In tatsächlicher Hinsicht kann mit dem Landgericht Hamburg in dessen Urteil vom 14.10.2005 zugrundegelegt werden, dass die Beklagte berechtigt war und ist, insgesamt eine Anzahl von 19.170 Stück „MosDef„-Stichheilern zu vermarkten. Da die Beklagte nach ihrer mit Schreiben vom 17.01.2006 (vorgelegt als Anlage K20) erteilten Auskunft bis zu diesem Zeitpunkt insgesamt 14.298 Stichheiler an Dritte geliefert hat, hat sie ihre Vermarktungsbefugnis bislang noch nicht ausgeschöpft. Eine höhere Zahl von durch die Beklagte bis zum Schluss der mündlichen Verhandlung vermarkteten Stichheilern hat auch die Klägerin nicht behauptet.
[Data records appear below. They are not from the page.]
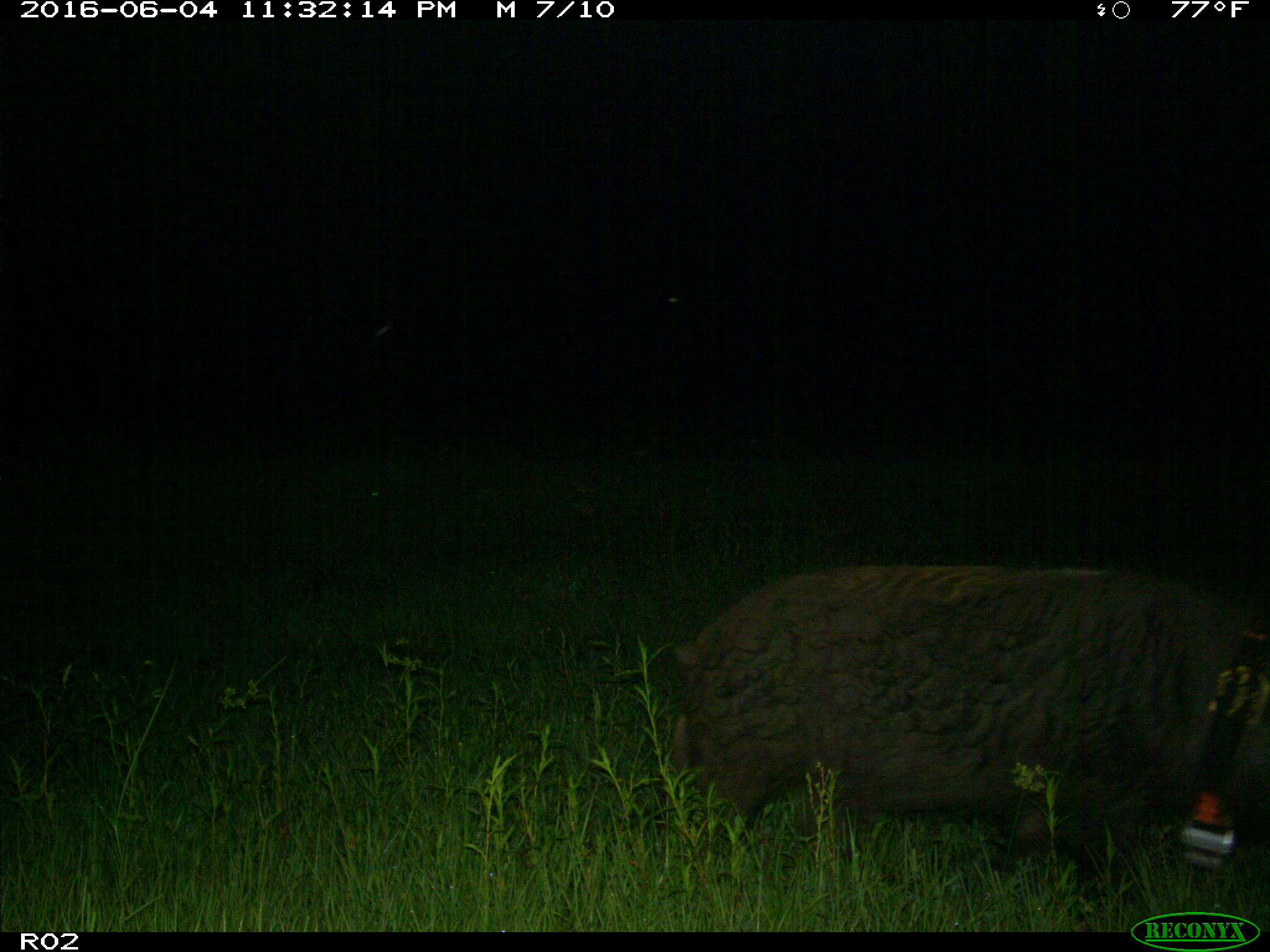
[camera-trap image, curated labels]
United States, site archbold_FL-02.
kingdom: Animalia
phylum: Chordata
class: Mammalia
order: Artiodactyla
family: Suidae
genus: Sus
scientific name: Sus scrofa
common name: wild boar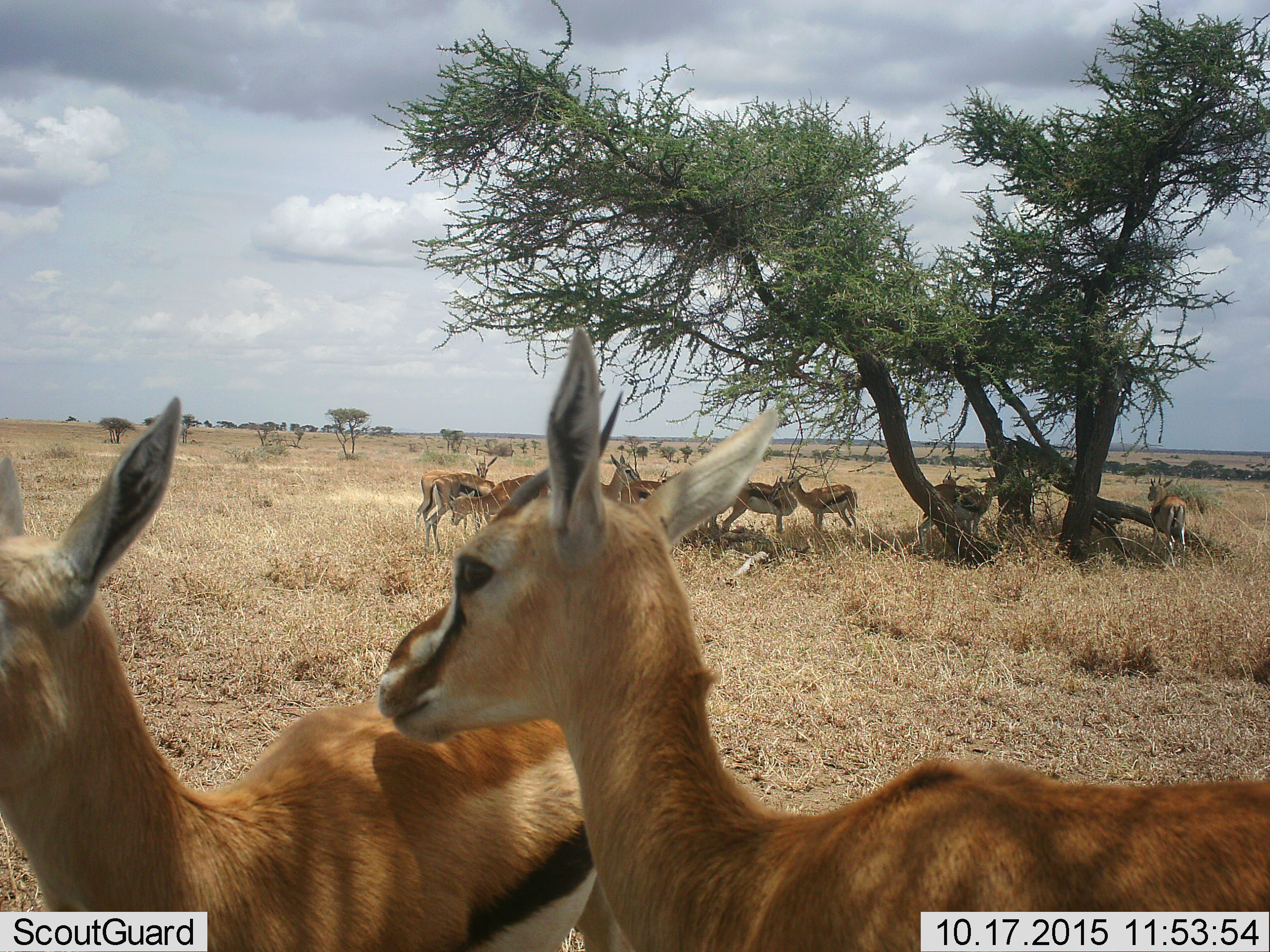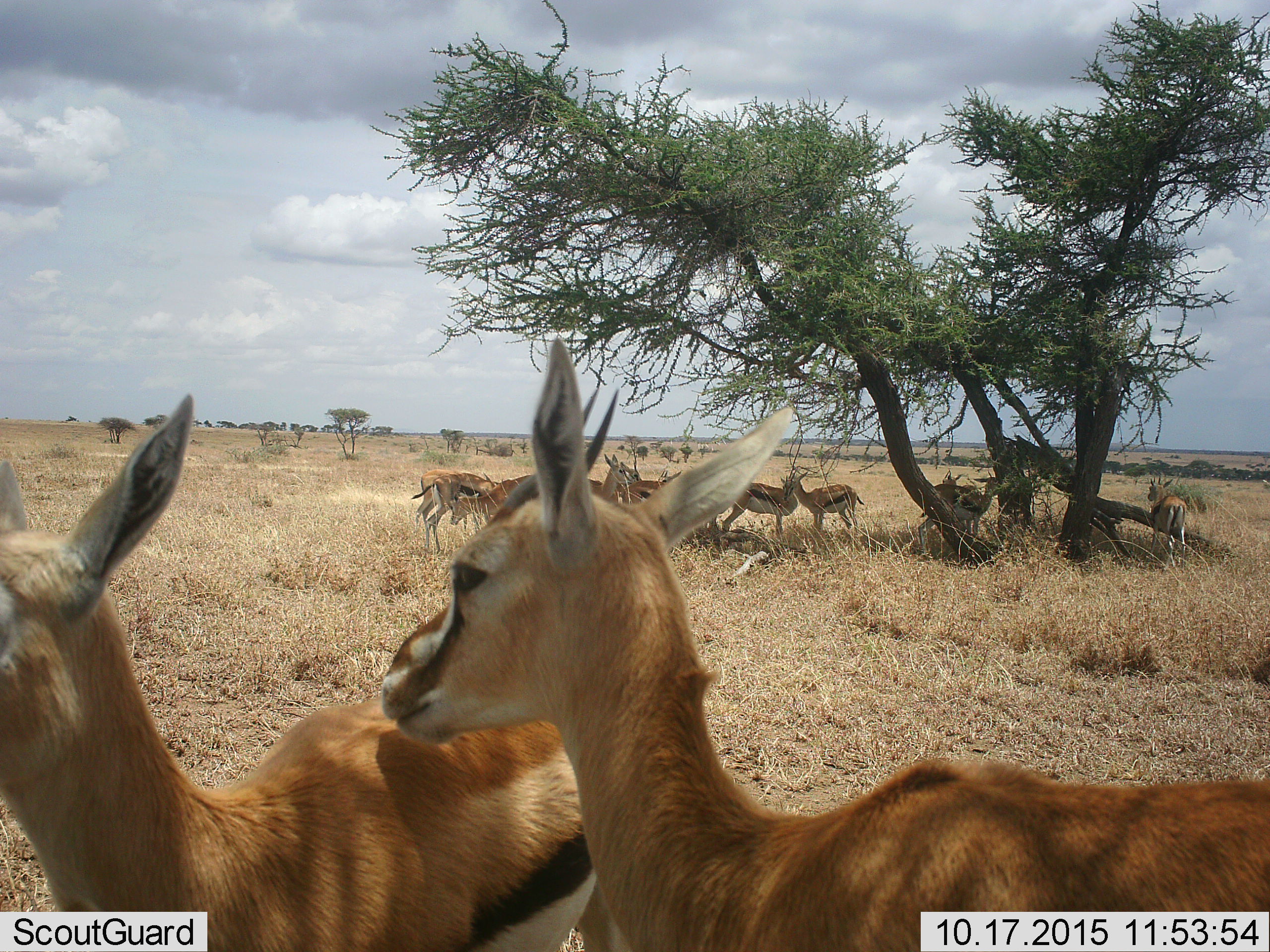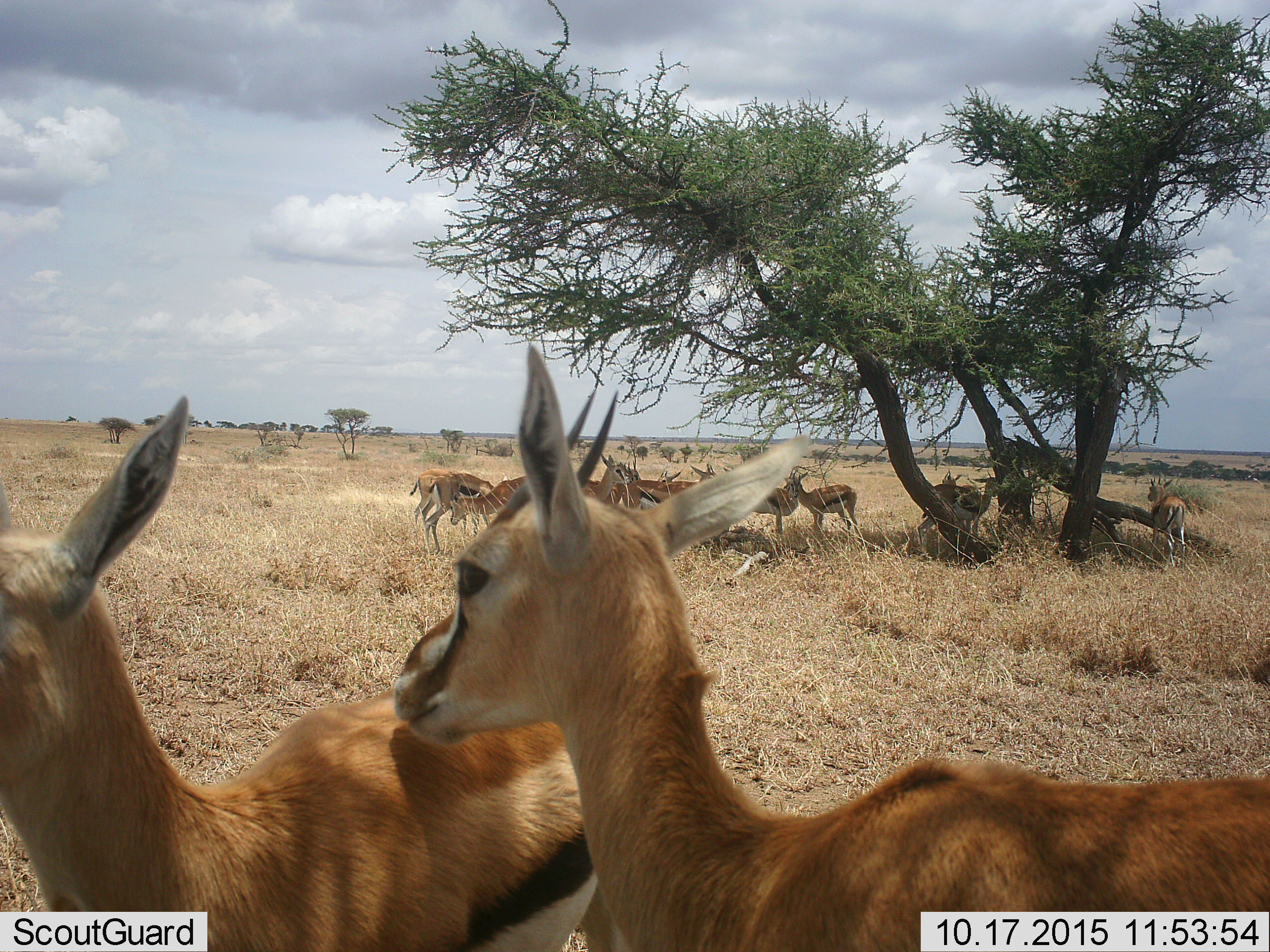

Wenn sie die Angaben zu den Verkaufszahlen (von April 2003 bis September 2004: 9.500 Stück, bis September 2005 insgesamt 13.000 Stück und bis zum 17.01.2006 insgesamt 14.298 Stück) nunmehr als „wenig glaubwürdig„ bezeichnet (Schriftsatz vom 01.03.2006, Seite 4; Bl. 75 GA), ist dies nicht nachvollziehbar. Jedenfalls enthebt es die Klägerin nicht ihrer Obliegenheit, größere, d.h. die Zahl von 19.170 Stichheilern überschreitende Verkäufe durch die Beklagte substantiiert zu behaupten und – soweit ihr dies unter Wahrung der Wahrheitspflicht nicht möglich sein sollte – zum Zwecke einer substantiierten Behauptung notfalls aus dem Teil-Anerkenntnisurteil vom 06.12.2005 und den darauf erteilten Auskünften der Beklagten die erforderlichen Konsequenzen zu ziehen, wenn die Klägerin die Richtigkeit der Auskünfte in Abrede stellen möchte.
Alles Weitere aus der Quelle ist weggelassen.